Texte extrait
________________________
Dans la présente affaire, le DPCP est d'avis que les conditions énumérées à l'article 25(1) du Code criminel sont remplies.
L'article 25(1) accorde une protection à l'agent de la paix employant la force dans le cadre de l'application ou l'exécution de la loi, pourvu qu'il agisse sur la foi de motifs raisonnables et qu'il utilise seulement la force nécessaire dans les circonstances.
Il peut s'agir, notamment, d'une arrestation légale, ou encore de manœuvres visant à désarmer une personne ou à maîtriser une personne en crise, en raison du risque qu'elle représente pour elle-même ou pour autrui.
Les policiers, étant agents de la paix, sont donc autorisés à employer une force qui, dans les circonstances, est raisonnable et nécessaire pour exercer leurs fonctions et qui n'est pas excessive.
Les tribunaux ont établi que l'appréciation de la force ne devait toutefois pas être fondée sur une norme de perfection.
En effet, les policiers sont souvent placés dans des situations où ils doivent rapidement prendre des décisions difficiles. Dans ce contexte, on ne peut exiger qu'ils mesurent le degré de force appliquée avec précision.
La preuve révèle que l'intervention des deux policiers était proportionnelle au risque de lésions auquel ils étaient confrontés. La sortie imprévisible et agressive de l'homme de son domicile qui s'est poursuivie par une saisie du collet de l'un des policiers justifie l'utilisation de l'aérosol capsique par son équipier. Le recours à cette arme intermédiaire a contribué à rétablir un espace sécuritaire pour les personnes présentes sur les lieux. Quant à l'exercice du contrôle articulaire subséquent effectué par les policiers, cette démarche a permis de maîtriser l'homme et représente un usage de la force raisonnable dans les circonstances.
Conséquemment, à la suite de son analyse, le DPCP est d'avis que la preuve ne révèle pas la commission d'une infraction criminelle par les policiers du SPS impliqués dans cet événement.
Le Directeur des poursuites criminelles et pénales
Le DPCP fournit, au nom de l'État, un service de poursuites criminelles et pénales indépendant de toute considération de nature politique, et ce, de façon à préserver l'intégrité du processus judiciaire tout en assurant la protection de la société, dans la recherche de l'intérêt de la justice et de l'intérêt public, de même que dans le respect de la règle de droit et des intérêts légitimes des personnes victimes et des témoins.
________________________
Données recueillies
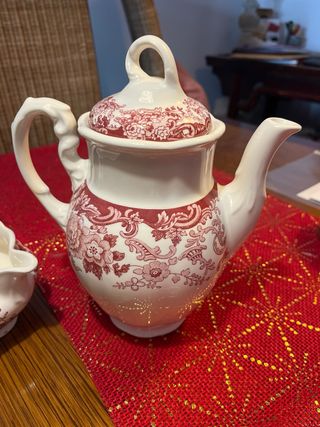 Juego de café La Cartuja  Porcelana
________________________
Tâche assignée
Rédigez la suite du texte sur la décision du DPCP en reprenant immédiatement après sa dernière phrase.

Réponse rédigée
Chaque dossier soumis au DPCP est analysé avec rigueur et impartialité. La norme qui guide les procureurs concernant l'opportunité d'entreprendre une poursuite est prévue à la directive ACC-3. En droit criminel, le fardeau de la preuve que doit satisfaire la poursuite est très exigeant. En raison du principe de la présomption d'innocence, la poursuite doit en effet faire une démonstration hors de tout doute raisonnable de la culpabilité de l'accusé devant le tribunal.
La décision de poursuivre ou non est une décision discrétionnaire prise par le procureur dans l'exécution de ses obligations professionnelles sans crainte d'ingérence judiciaire ou politique et sans céder à la pression médiatique. Par ailleurs, ce n'est pas la tâche du procureur de se prononcer sur une possible faute civile ou déontologique. Il ne cherche que les éléments lui permettant de conclure qu'un acte criminel a été commis et de déterminer s'il peut raisonnablement en faire la preuve. Il ne lui appartient pas non plus de formuler des commentaires ou des recommandations concernant les méthodes d'intervention policière.
La publication des motifs qui étayent la décision de ne pas porter d'accusation dans certains dossiers revêt un caractère exceptionnel et s'appuie sur des lignes directrices.